The check engine soon is only a warning and if addressed quickly may not be a significant problem. I have a few lights showing on my van.... the check engine is the one I watch for. If they cannot get a reading they should not get your business!! Were they hooking up to scanners?? Or was/is it scammers??


----------



## bruiser (Jul 30, 2005)

It could be the fuse for the port is fried. I don't know which fuse it is. Check owner's manual.

You could also go by Autozone and see if their reader will work. If you get the DTC number, be sure to write it down so you can look it up.


----------



## SABL (Jul 4, 2008)

Hey Bruiser:wave:

I do respect your opinion but will hold fast that if a shop will not replace a 50cent fuse to get to the source of the problem does not deserve your business. I have never had a problem reading codes and I think you might know something that I have missed. I am not aware of a break in a readout that can occur due to a fuse. I am way out of sync but I try to learn. 

I just deleted my comment on Autozone..... The opinion is strictly my own.


----------



## bruiser (Jul 30, 2005)

There are vehicles that have a powered ALDL port. Whether the Explorer has one or not, I don't know. It seems logical a shop would check to see if the port had power. 
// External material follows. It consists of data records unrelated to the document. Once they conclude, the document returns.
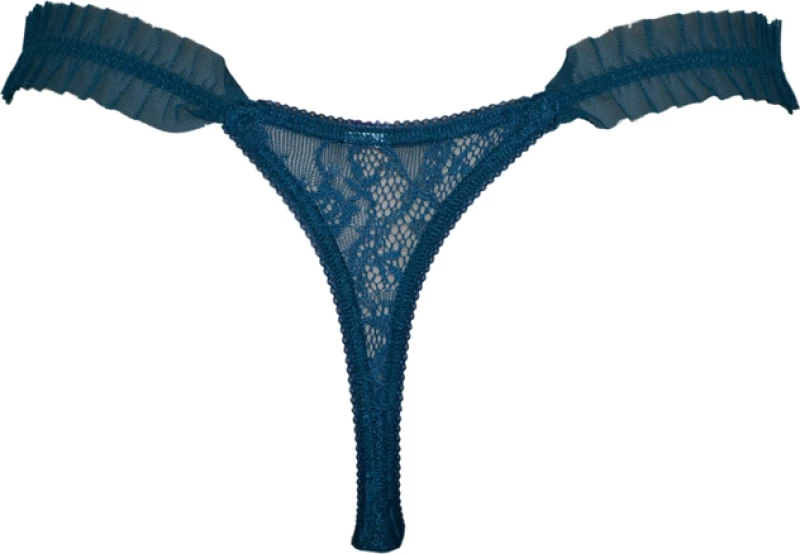 Γυναικεία Εσώρουχα ELITE String 721 ΠΕΤΡΟΛ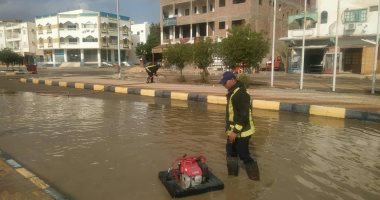 هل تتوقف الدراسة بسبب الأمطار والسيول؟.. اعرف التفاصيل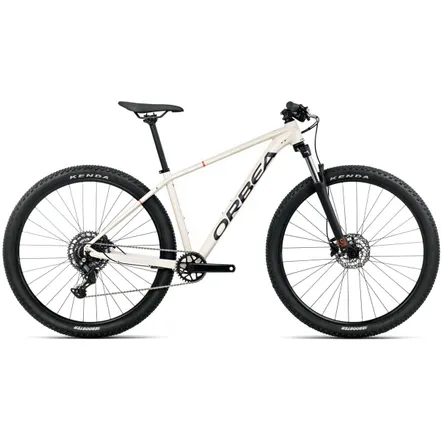 Hardtail MTB Orbea Onna 40 Ivory White/Navy Blue
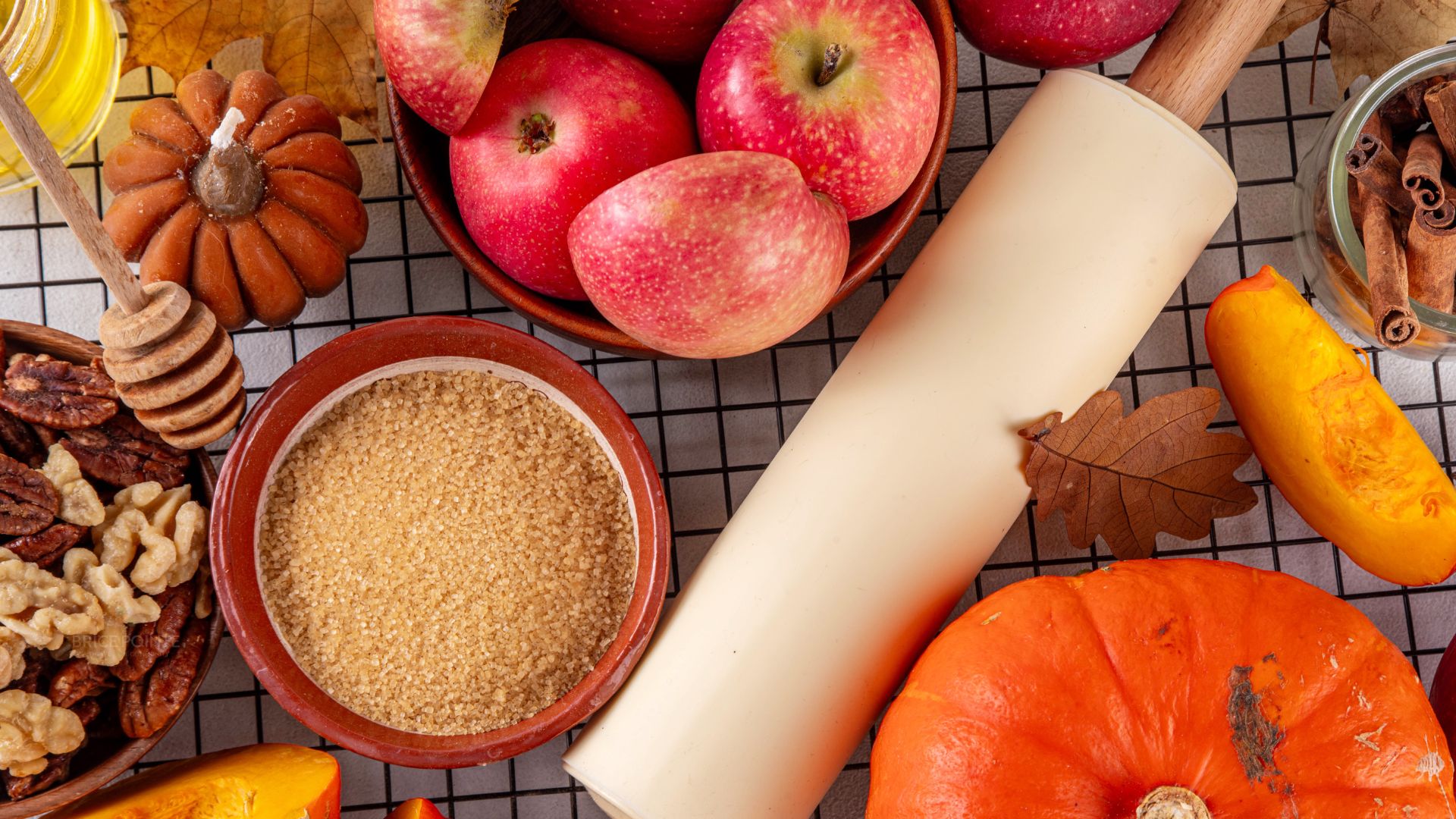 Heart Healthy Fall Meals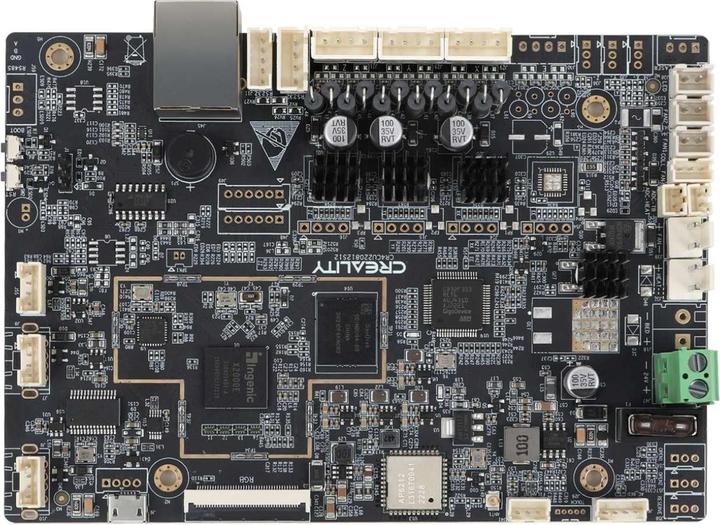 Immagine prodotto Creality Scheda madre a 32 bit per la stampante 3D K1 Max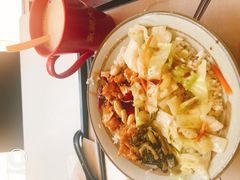 -永和大王(杨高中路店)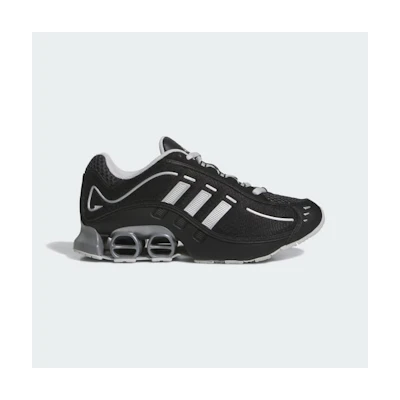 Adidas MegaRide O1 Core Black/Silver Metallic/Carbon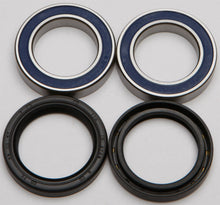 Load image into Gallery viewer, ALL BALLS FRONT WHEEL BEARING/SEAL KIT 25-1402-atv motorcycle utv parts accessories gear helmets jackets gloves pantsAll Terrain Depot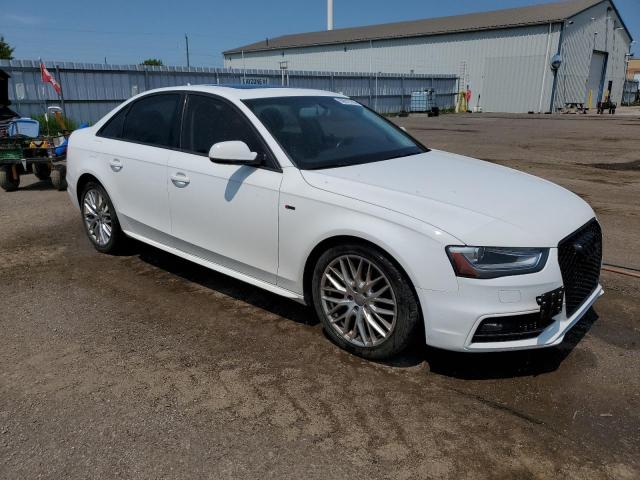 Vin: waubfcfl0fn034054, lot: 59015795, audi a4 premium 20154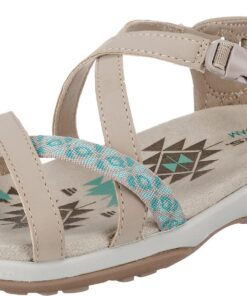 Skechers Reggae Slim Plateforme Femme pour Le Week-End en Vacance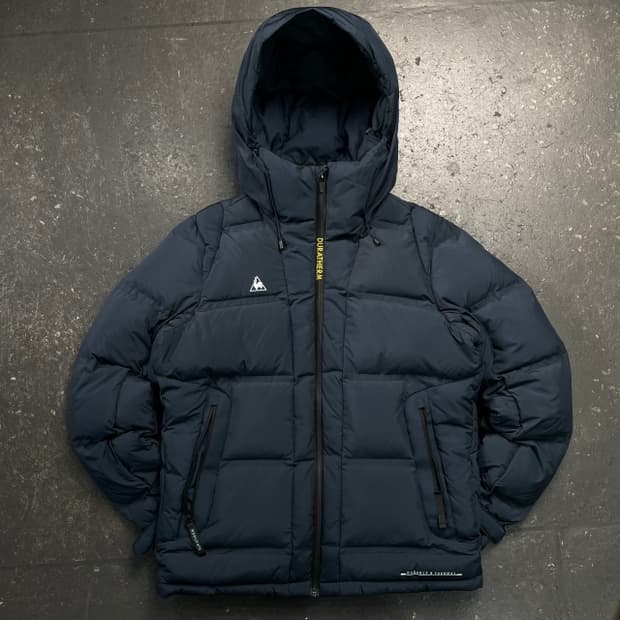 95 르꼬끄 방풍 패딩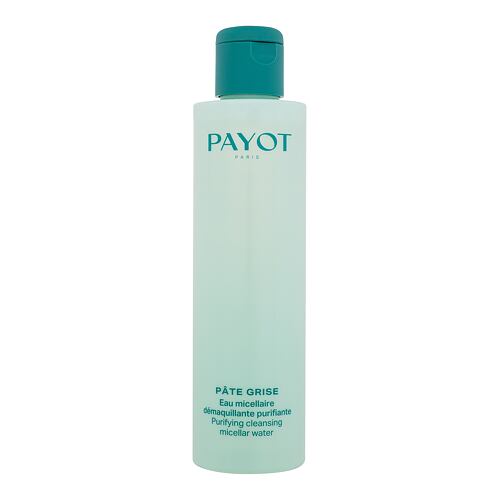 Micelarna vodica PAYOT Pâte Grise Purifying Cleansing Micellar Water 200 ml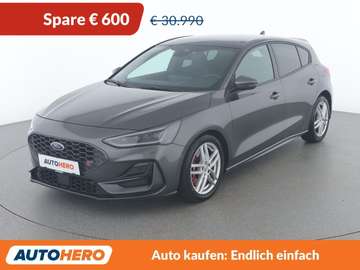 2.3 EcoBoost ST X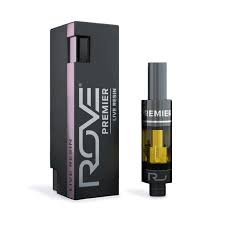 Rove Carts Golden Goat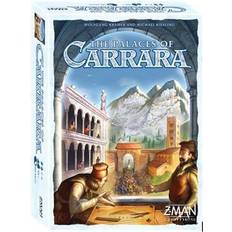 Z-Man Games The Palaces of Carrara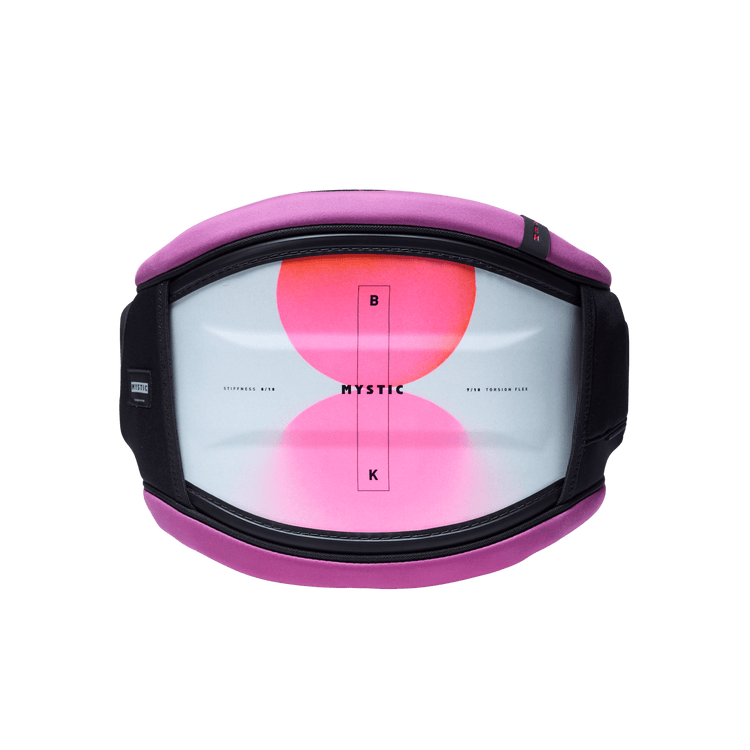 Trapez Mystic Gem 2025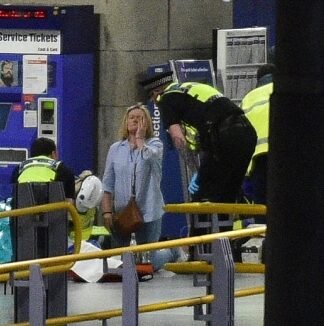 ΕΚΡΗΞΗ ΜΑΝΤΣΕΣΤΕΡ: Οχτάχρονη με ελληνικό όνομα ανάμεσα στους αγνοούμενους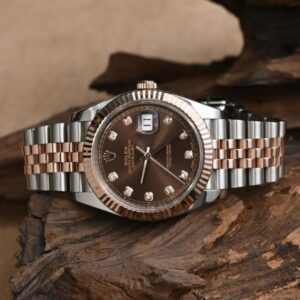 Rolex Oyster perpetual Date Just Automatic
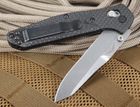 Benchmade 940-1 Carbon Fiber Folding Knife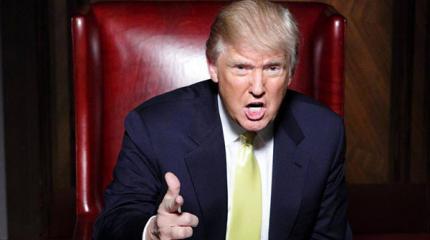 Гнать всех поганой метлой! Трамп принялся активно зачищать США Гнать всех поганой метлой! Трамп принялся активно зачищать США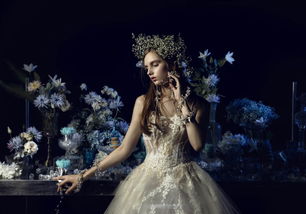 尼康中国携手婚纱摄影行业，技术与浪漫共谱光影新篇章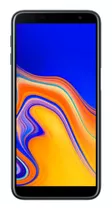 Usado: Samsung Galaxy J6+ 64gb Preto Bom - Trocafone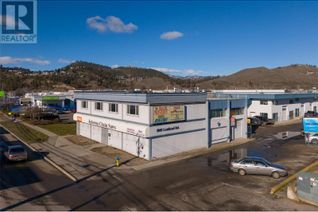 Property for Lease, 1060 Leathead Road #10, Kelowna, BC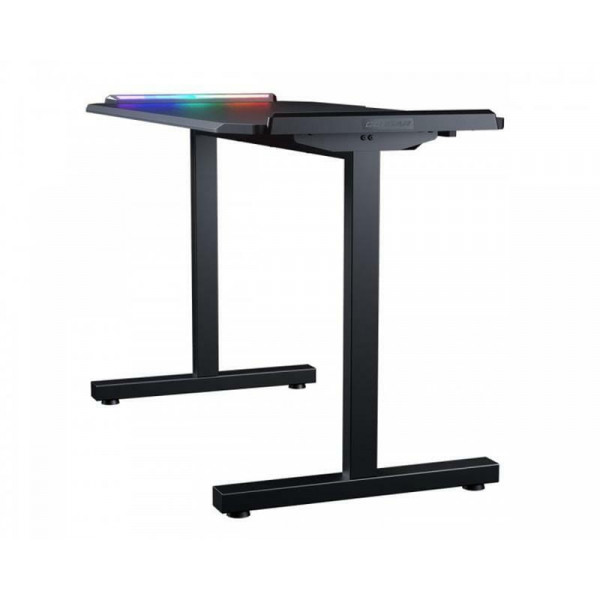 Геймерський стіл Cougar Deimus 120 Black
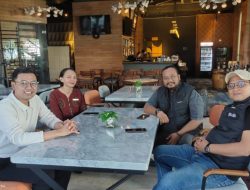 Java Paragon Sambut Hangat Perayaan HUT KJJT Ke-6 Tahun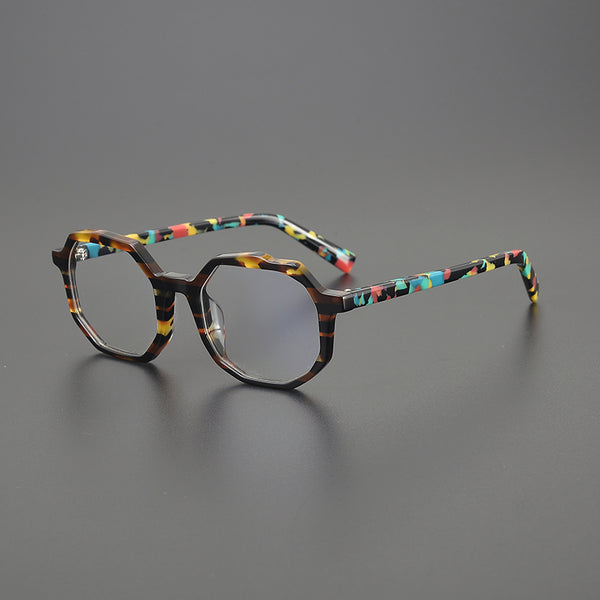 Geometric Glasses TG1222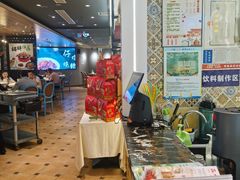 -品大三·南京菜(大行宫店)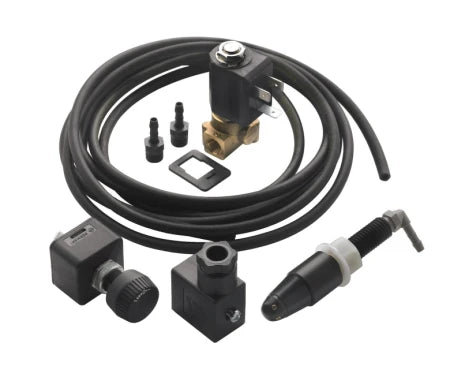 VETUS Washer kit 24 V for windscreen wipers HDS24B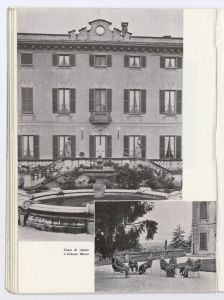 La Pirelli - cavi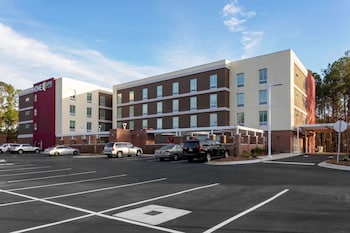 home2 suites by hilton north charleston university blvd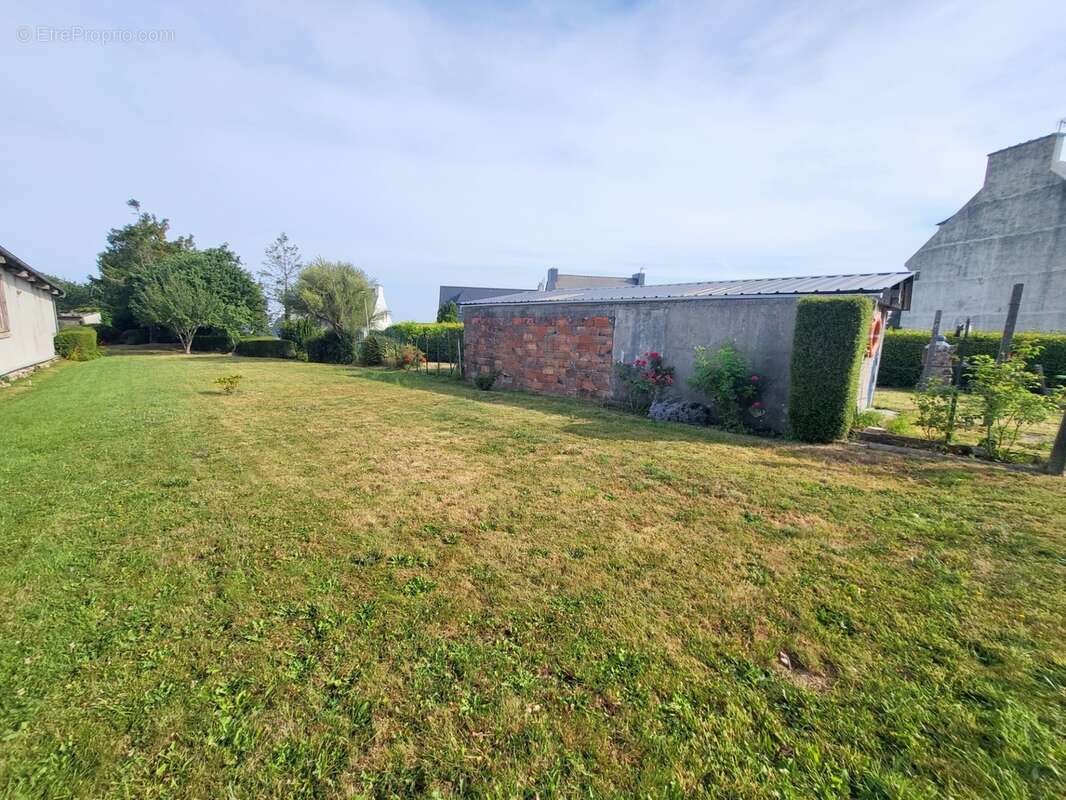 Maison traditionnelle à vendre 6 pièces LANVEOC (29) - photo 25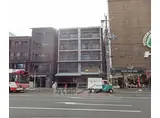 JR山陰本線 梅小路京都西駅 徒歩6分 5階建 築10年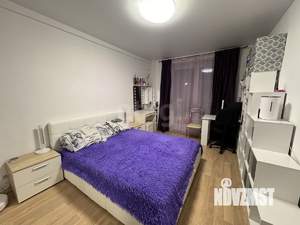 3-к квартира, вторичка, 67м2, 2/18 этаж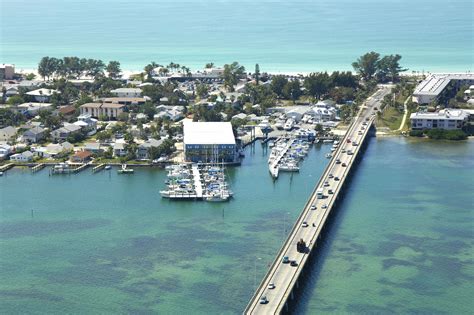 Bradenton Beach Marina in Bradenton Beach, FL, United States - Marina ...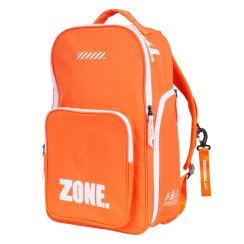 Zone Identity Backpack Lava Orange
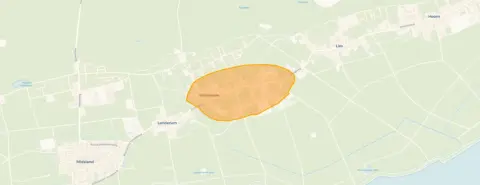 Buurt Formerum, Formerum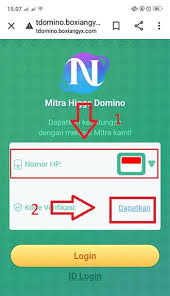Tdomino boxiangyx apk is an android application developed and offered for android users.tdomino boxiangyx app is an application or you can call it a tool that can help you become a higgins partner. Alat Mitra Higgs Domino Cara Daftar Agen Di Tdomino Boxiangyx Com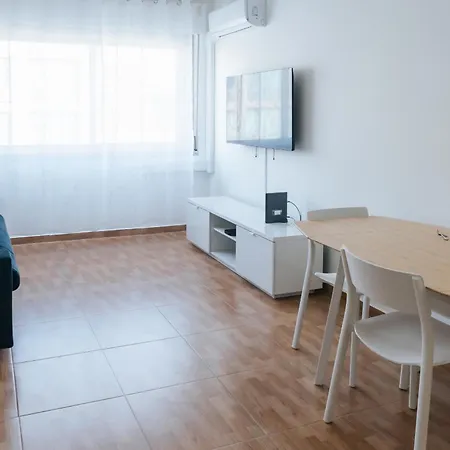 - Almirante Reis Ii Apartment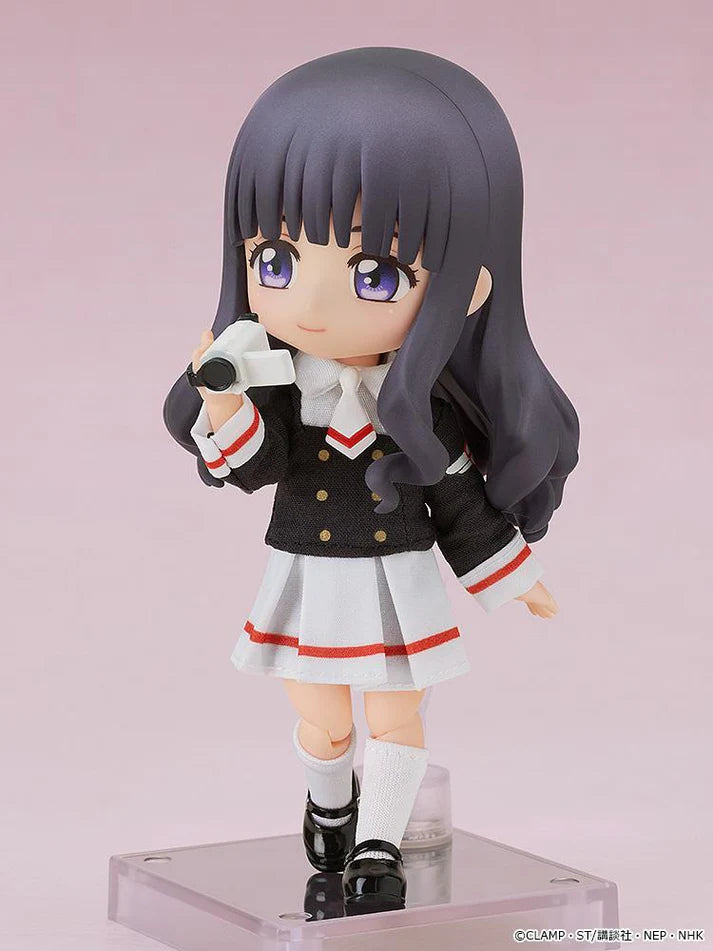 (Nendoroid Doll) Cardcaptor Sakura Tomoyo Daidouji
The only reason I mentioned Autozone is because it's free, and not to rely on them for repair advice. Usually, there is at least one person there who knows a little something about automobiles, but the chances of the person helping a customer is not good. That's why I said write the code number down. Also, if their code reader doesn't work, that's a good indication something is wrong at the Explorer end.


----------



## mack1 (Nov 27, 2007)

I would vote on the fuse as being the problem. I have an S10 Blazer with running lights that come on when the engine runs. Not liking that, I unplugged fuse 15 and that killed it and the OBDII plug. 

Best regards,
Mack1


----------



## SABL (Jul 4, 2008)

Thanks guys!!:wave:

I learned something!!:grin:

I retract any comment in reference to Autozone. I just had a bad experience with a false test read on a critical component. It can happen anywhere.....

I need a fuse or circuit breaker for my keyboard...... one that kills the KB after 3 or 4 beers:laugh::laugh:


----------